Chase was looking at her as if this bump on her head had messed with her sanity, and she hated it.

“I’m not going to arrest a man based on some flimsy ‘evidence,’” said Chase. “We have a solid case against Langdon and I’m sure the judge will agree with me on that. How about you, Chief?”

Uncle Alec was in a tough spot. Either he sided with his niece, on the basis of evidence he would never be able to bring into court, or he sided with his lead detective, knowing he was dead wrong. Either way, he would be criticized.

“I think—” he began.

But he was interrupted by some type of loud commotion outside.

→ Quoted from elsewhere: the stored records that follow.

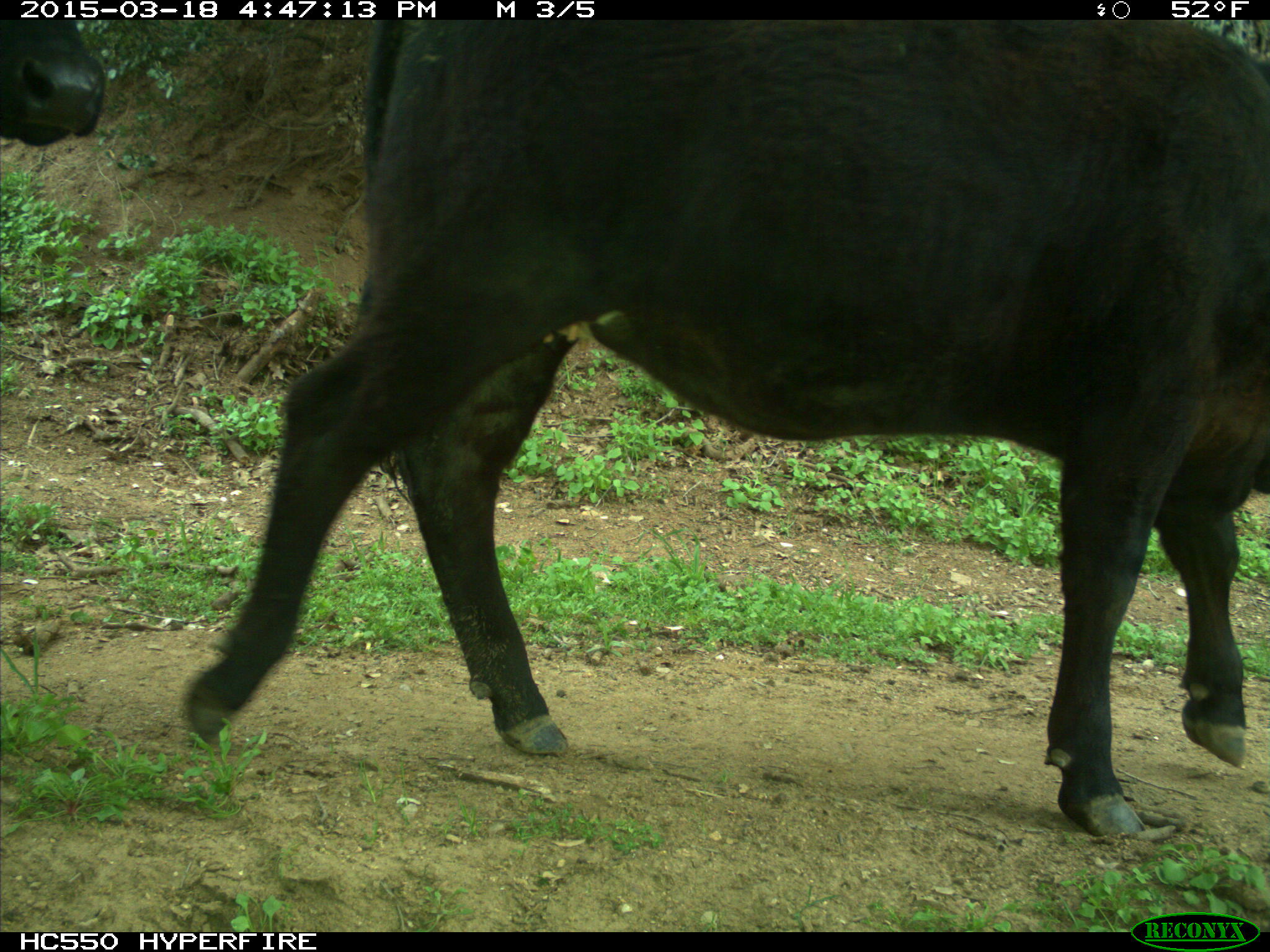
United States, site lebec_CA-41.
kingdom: Animalia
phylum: Chordata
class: Mammalia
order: Artiodactyla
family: Bovidae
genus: Bos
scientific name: Bos taurus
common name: domestic cow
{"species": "Bos taurus (domestic cow)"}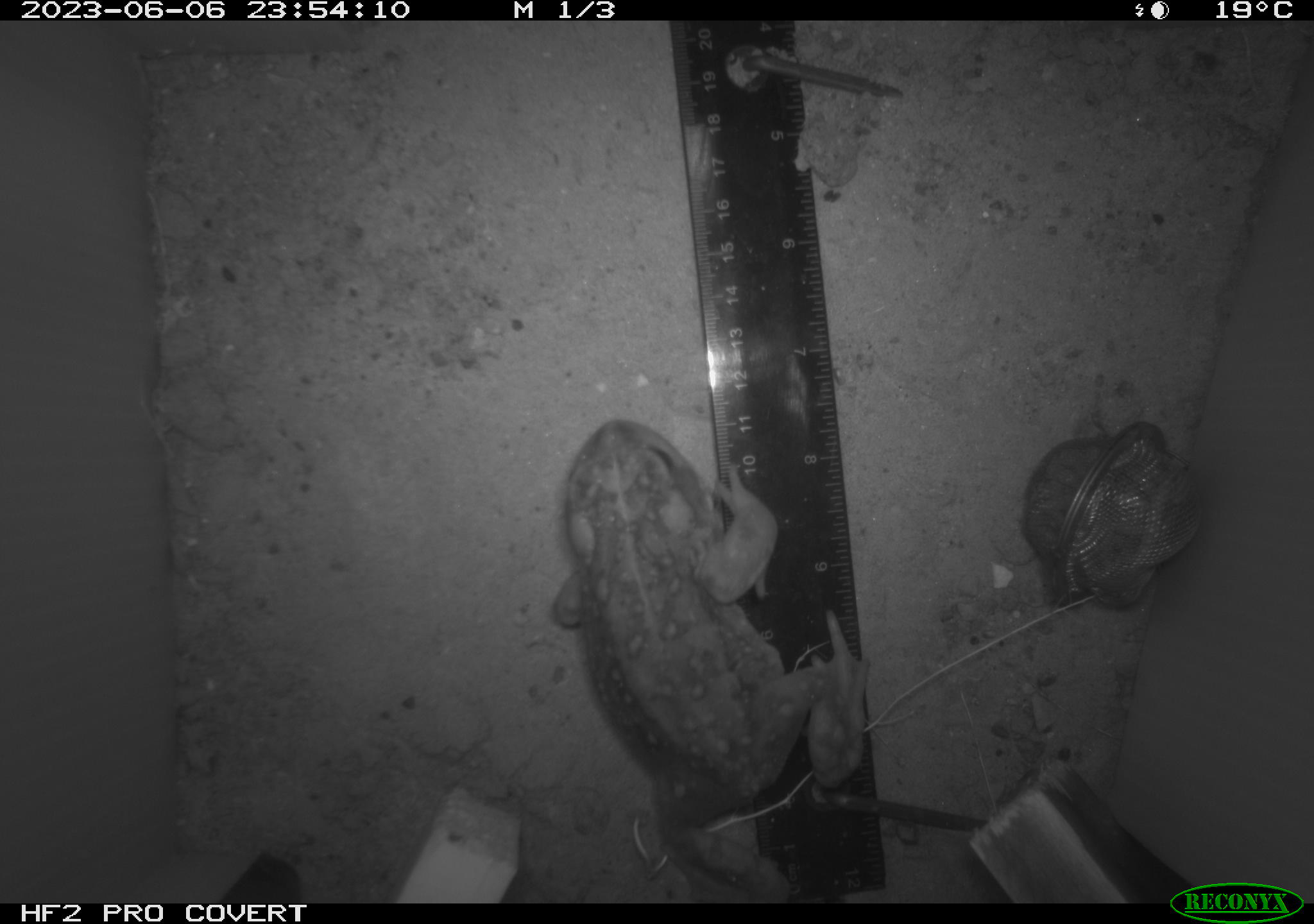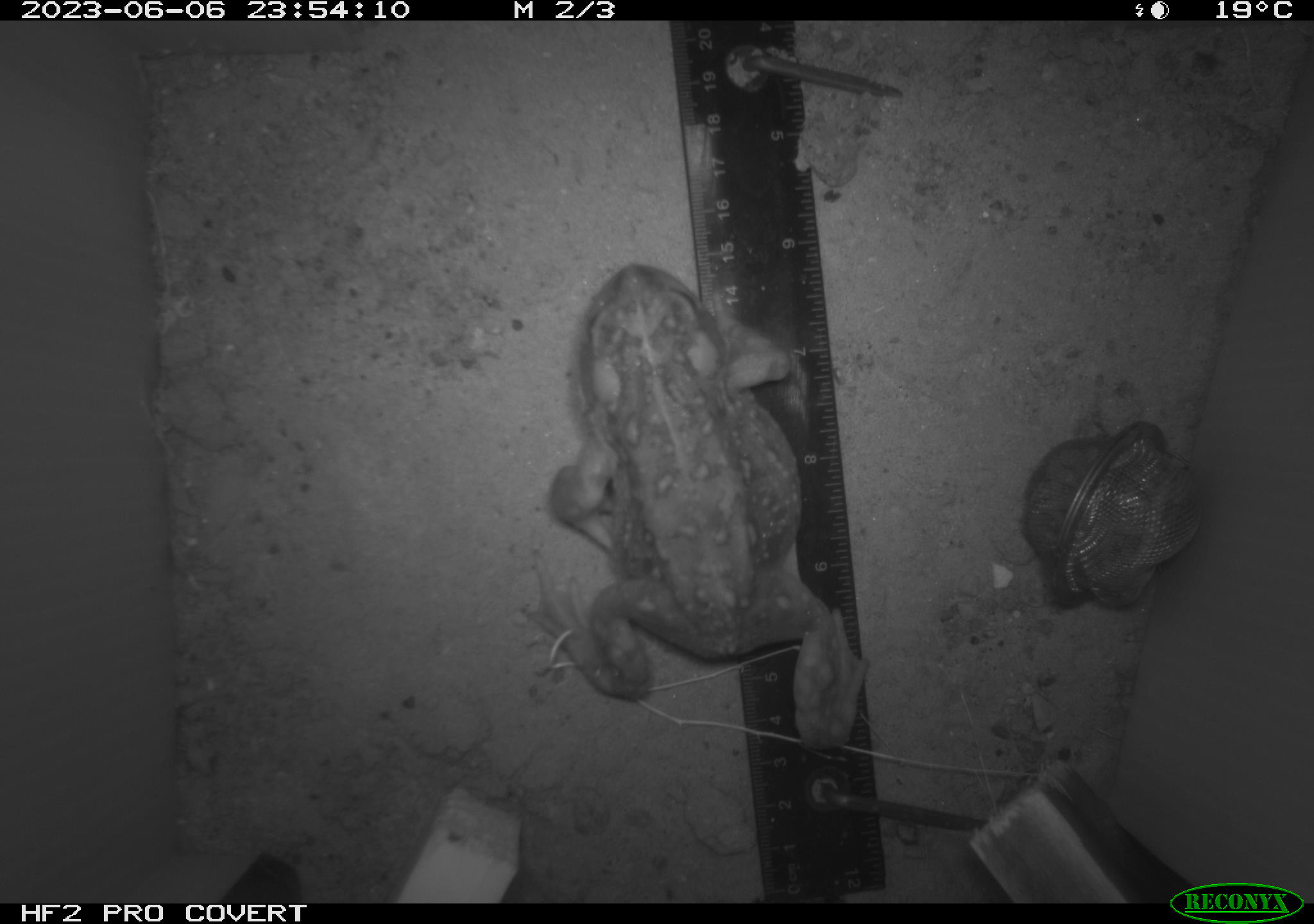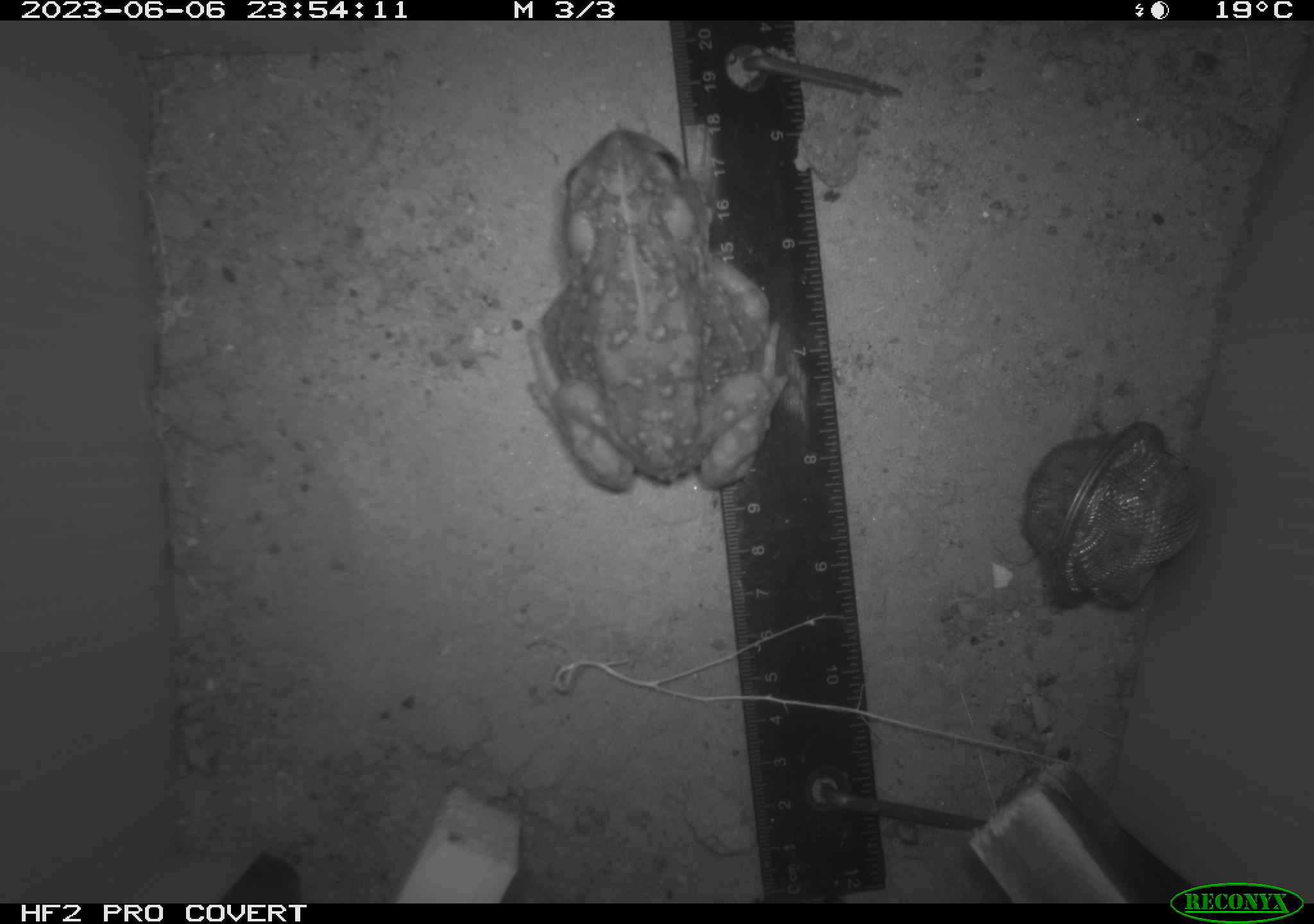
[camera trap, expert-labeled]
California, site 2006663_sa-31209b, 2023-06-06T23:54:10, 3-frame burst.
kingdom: Animalia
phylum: Chordata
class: Amphibia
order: Anura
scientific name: Anura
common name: frogs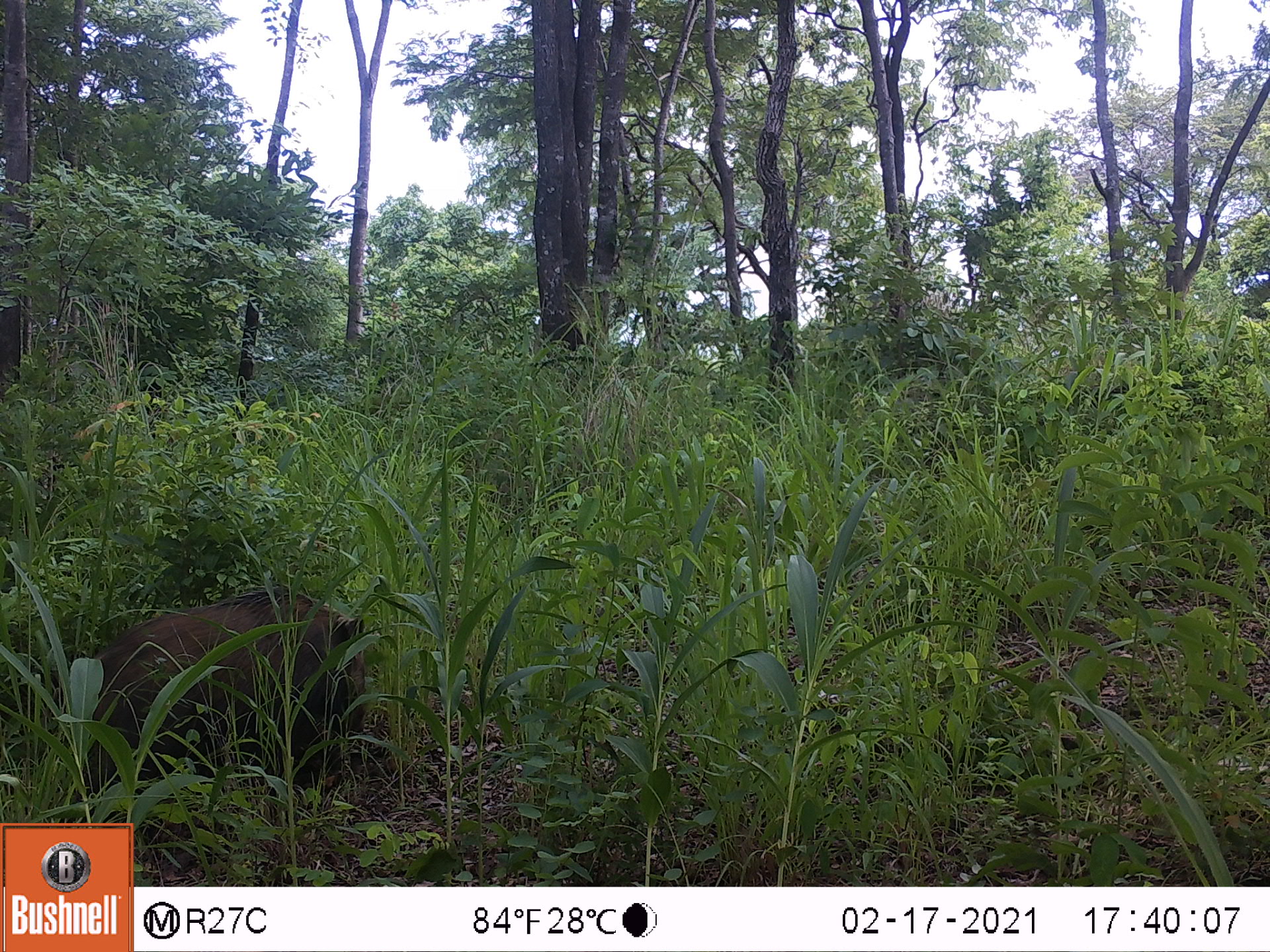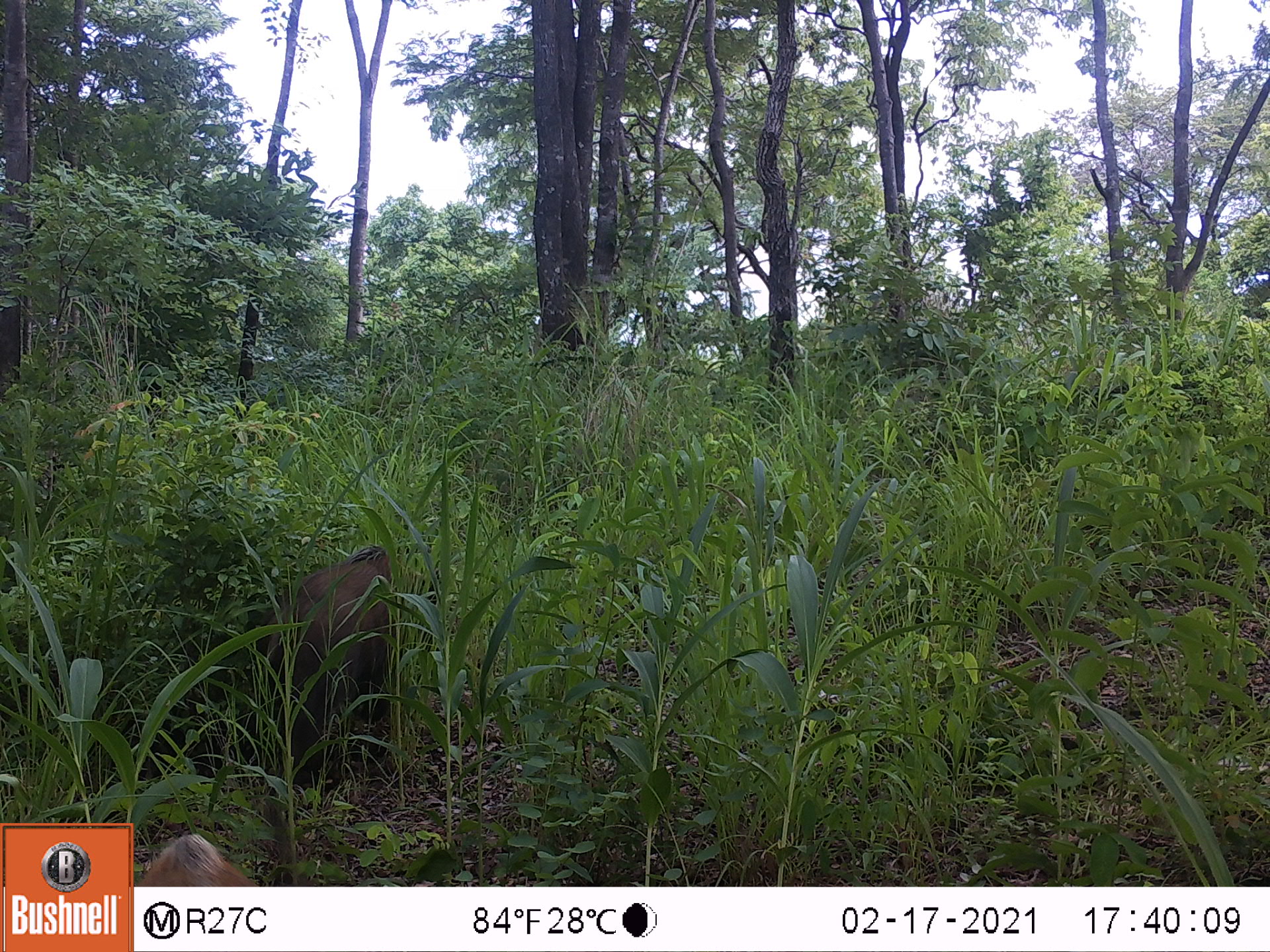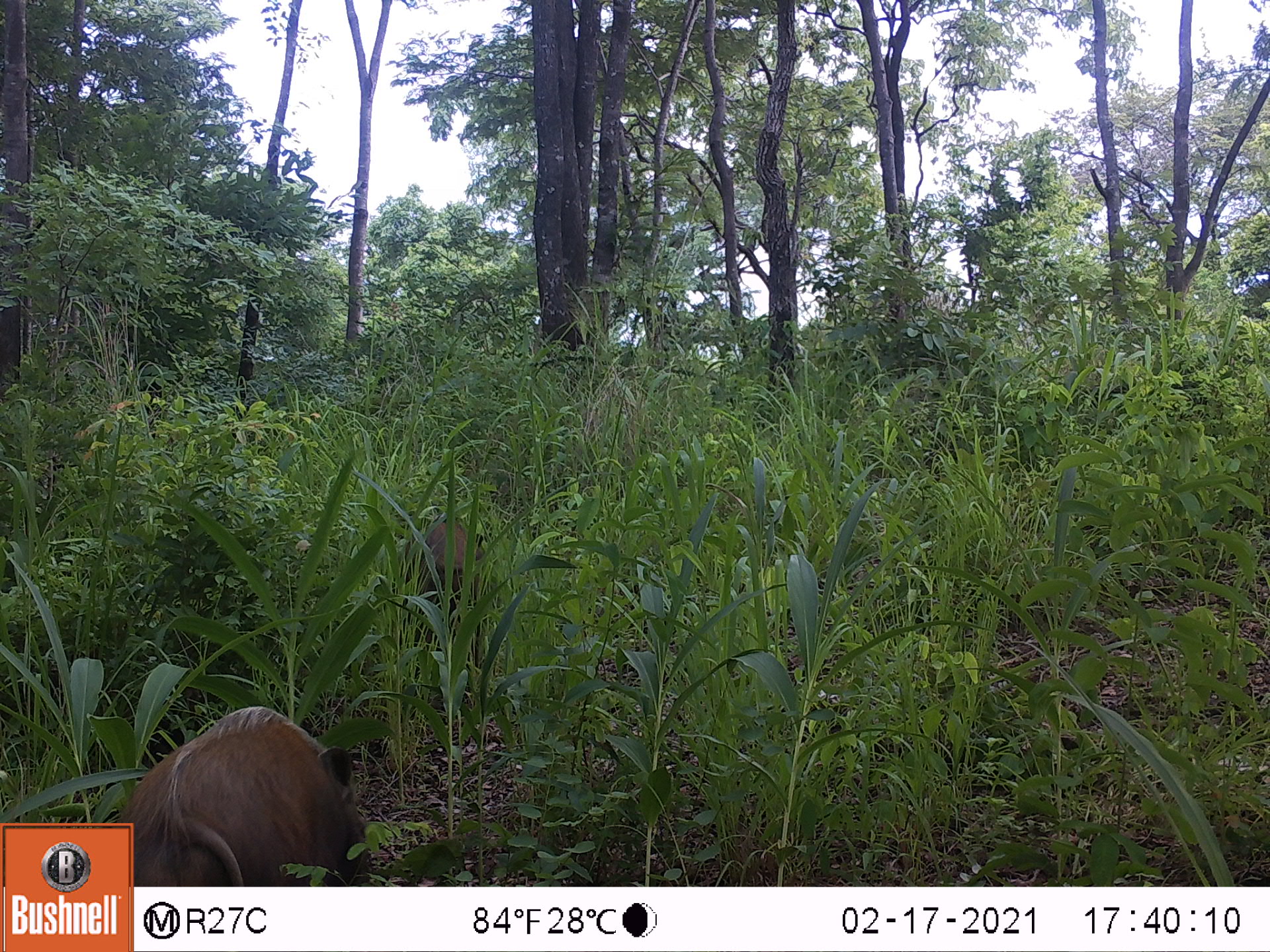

He got up, and so did the others, and moved over to the window.

Underneath Odelia’s window, on the hospital parking lot, Gran was holding up a sign that read, ‘Justice for the Pooles. Arrest the Yellow Parka Gang Now!’

“End police incompetence!” she yelled when she caught sight of her son. “Put our tax dollars to work now!”

Chapter 40

Conway Kemp was in a lousy mood. He’d offered the part of Mary Poppins to that Odelia Poole and she still hadn’t gotten back to him. He didn’t get it. Any other actor would have jumped at the chance to accept a plum part like that, potentially launching her career, and this woman preferred to stay buried in this small town andwork as a stupid reporter?